WHAT YOU NEED TO DO:
A – In the legal excerpt, what is the second proviso to F.R. 30(1) commonly called?
B – Name every statute or rule that the legal excerpt cites by its formal title or by a numbered reference.
C – Copy the legal excerpt starting with "30(1) which is" and going on through "scale or grade.", but swap "officer" for "employee" each time it occurs.

EXCERPT PROVIDED:
## start

Even assuming that the provisions in the Fundamental
Rules would continue to apply to a member of the Indian
Administrative Service in regard to which no specific
provision is made by framing a rule under the All India
Services Act, 1951, and therefore, in the instant case, the
appellant was still governed by F.R. 49, he had no claim to
any additional salary, on the materials on record. [44A]
(5) The intention underlying the second proviso to F.R.
30(1) which is commonly known as the "Next Below Rule" is
the principle that when an officer in a post (whether within
the cadre of his service or not) is for any reason prevented
from officiating in his turn in a post on higher scale or
grade borne on the cadre of the service to which he belongs,
he may be authorised by special order of the appropriate
authority proforma officiating promotions into such scale of
pay and thereupon be granted the pay of that scale of grade,
if they be more advantageous to him on each occasion on
which the officer immediately junior to him in the cadre of
his service draws officiating pay in that scale or grade.

## end

ENTRIES SHOWN:
## start

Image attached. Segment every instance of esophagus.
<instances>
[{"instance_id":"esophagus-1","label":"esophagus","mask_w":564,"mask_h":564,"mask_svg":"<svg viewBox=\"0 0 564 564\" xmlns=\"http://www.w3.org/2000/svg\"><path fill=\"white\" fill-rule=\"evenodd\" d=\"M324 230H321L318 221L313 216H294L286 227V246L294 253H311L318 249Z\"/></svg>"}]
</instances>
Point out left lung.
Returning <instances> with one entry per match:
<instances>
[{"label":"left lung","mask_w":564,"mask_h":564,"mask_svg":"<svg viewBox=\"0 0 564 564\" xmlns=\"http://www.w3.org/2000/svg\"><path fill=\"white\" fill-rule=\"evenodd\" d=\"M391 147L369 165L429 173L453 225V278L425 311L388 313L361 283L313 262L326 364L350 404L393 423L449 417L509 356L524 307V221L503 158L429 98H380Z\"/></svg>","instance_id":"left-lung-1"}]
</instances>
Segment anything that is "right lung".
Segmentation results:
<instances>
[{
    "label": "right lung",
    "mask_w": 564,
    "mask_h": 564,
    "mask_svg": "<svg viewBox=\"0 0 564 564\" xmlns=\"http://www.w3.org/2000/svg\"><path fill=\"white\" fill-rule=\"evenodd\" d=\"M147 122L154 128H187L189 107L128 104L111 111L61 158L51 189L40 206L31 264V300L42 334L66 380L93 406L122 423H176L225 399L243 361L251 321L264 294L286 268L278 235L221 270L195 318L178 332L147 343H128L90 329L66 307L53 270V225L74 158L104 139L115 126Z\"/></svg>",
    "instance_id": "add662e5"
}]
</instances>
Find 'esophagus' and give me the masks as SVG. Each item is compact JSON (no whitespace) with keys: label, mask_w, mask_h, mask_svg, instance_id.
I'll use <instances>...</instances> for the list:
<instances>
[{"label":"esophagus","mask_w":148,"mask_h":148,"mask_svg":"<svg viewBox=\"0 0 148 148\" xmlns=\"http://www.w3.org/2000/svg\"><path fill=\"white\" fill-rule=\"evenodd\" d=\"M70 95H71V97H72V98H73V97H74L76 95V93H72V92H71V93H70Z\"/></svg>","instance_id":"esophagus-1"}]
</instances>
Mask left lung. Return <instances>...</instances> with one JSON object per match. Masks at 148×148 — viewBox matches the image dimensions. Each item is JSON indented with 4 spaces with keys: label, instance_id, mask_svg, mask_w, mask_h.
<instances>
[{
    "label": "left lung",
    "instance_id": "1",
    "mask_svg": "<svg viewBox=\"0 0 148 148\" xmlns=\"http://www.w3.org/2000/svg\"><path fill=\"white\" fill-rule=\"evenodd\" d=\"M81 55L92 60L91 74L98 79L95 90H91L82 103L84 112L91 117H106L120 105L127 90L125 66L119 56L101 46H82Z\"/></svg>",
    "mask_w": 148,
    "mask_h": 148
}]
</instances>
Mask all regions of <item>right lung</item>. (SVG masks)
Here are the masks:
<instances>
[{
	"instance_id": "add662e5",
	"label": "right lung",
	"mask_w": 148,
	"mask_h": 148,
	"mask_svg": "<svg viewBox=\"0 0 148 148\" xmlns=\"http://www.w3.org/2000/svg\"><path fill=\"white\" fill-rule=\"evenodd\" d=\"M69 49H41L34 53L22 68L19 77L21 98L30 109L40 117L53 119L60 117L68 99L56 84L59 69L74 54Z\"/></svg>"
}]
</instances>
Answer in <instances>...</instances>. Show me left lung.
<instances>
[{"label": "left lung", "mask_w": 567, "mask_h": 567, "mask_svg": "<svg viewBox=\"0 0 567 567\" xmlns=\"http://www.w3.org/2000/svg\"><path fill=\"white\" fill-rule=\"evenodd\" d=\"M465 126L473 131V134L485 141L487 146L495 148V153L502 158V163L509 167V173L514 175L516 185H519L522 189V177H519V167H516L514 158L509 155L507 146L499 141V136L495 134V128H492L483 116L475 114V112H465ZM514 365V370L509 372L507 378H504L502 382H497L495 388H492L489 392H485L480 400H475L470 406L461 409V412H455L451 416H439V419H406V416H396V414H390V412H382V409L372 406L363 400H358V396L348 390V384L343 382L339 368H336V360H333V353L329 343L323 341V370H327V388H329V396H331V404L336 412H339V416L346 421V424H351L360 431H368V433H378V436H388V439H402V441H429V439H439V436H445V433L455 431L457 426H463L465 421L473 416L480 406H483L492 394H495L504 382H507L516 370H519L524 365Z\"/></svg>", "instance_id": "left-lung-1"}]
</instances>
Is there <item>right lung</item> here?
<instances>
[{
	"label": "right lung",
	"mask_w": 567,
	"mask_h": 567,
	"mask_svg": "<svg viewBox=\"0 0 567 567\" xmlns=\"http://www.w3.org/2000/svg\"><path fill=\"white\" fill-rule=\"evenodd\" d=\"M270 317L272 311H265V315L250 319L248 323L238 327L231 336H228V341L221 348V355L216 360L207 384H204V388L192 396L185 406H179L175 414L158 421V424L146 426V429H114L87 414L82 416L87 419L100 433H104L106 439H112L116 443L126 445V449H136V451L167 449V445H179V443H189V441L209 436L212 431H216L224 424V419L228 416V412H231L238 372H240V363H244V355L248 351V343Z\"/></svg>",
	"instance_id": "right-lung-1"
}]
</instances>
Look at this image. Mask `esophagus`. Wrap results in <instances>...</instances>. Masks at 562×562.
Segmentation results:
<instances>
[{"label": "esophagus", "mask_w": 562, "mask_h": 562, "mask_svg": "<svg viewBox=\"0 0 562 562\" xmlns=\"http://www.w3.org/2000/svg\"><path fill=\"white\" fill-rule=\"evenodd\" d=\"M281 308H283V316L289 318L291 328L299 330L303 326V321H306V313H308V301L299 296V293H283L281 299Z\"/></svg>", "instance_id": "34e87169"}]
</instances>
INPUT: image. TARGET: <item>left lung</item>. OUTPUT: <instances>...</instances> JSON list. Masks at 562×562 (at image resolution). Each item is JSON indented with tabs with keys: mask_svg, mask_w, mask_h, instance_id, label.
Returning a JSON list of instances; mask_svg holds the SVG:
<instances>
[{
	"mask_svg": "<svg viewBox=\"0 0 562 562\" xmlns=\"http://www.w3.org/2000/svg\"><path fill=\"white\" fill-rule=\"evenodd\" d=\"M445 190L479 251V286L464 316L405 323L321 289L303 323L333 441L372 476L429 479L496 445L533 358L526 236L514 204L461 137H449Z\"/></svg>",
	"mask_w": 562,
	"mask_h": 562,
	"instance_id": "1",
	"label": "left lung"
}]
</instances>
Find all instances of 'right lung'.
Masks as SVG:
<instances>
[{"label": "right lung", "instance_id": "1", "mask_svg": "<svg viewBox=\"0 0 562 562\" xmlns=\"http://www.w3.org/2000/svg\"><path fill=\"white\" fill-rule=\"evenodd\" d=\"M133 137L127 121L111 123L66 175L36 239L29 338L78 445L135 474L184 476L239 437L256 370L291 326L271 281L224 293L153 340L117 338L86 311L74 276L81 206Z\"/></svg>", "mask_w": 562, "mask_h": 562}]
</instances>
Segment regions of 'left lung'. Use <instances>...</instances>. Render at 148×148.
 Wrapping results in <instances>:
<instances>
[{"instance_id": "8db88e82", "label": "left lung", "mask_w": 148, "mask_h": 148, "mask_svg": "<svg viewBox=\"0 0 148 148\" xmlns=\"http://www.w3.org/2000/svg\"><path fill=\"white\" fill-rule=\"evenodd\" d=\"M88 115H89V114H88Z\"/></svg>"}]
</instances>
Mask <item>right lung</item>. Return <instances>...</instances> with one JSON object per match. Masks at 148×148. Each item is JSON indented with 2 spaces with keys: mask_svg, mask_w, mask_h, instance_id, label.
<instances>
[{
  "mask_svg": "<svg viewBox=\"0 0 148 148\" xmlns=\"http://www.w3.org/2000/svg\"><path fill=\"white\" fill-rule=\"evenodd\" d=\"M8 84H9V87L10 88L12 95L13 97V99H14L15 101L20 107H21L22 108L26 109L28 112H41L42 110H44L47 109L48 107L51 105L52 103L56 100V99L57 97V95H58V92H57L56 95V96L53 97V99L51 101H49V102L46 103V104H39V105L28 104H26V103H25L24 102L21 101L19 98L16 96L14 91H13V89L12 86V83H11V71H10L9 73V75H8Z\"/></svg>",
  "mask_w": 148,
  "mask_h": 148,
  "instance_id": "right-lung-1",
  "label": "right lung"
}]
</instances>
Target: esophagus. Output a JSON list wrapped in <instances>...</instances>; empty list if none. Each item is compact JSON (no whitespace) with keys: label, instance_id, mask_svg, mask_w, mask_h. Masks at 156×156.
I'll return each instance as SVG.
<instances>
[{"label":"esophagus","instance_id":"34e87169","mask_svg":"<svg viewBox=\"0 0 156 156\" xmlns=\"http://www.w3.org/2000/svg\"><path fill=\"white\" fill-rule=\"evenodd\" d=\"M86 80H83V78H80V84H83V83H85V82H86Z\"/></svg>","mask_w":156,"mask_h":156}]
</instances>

## end

RESPONSES PER TASK:
A – The "Next Below Rule."

B – Fundamental Rules; All India Services Act, 1951; F.R. 49; F.R. 30(1)

C –
30(1) which is commonly known as the "Next Below Rule" is
the principle that when an employee in a post (whether within
the cadre of his service or not) is for any reason prevented
from officiating in his turn in a post on higher scale or
grade borne on the cadre of the service to which he belongs,
he may be authorised by special order of the appropriate
authority proforma officiating promotions into such scale of
pay and thereupon be granted the pay of that scale of grade,
if they be more advantageous to him on each occasion on
which the employee immediately junior to him in the cadre of
his service draws officiating pay in that scale or grade.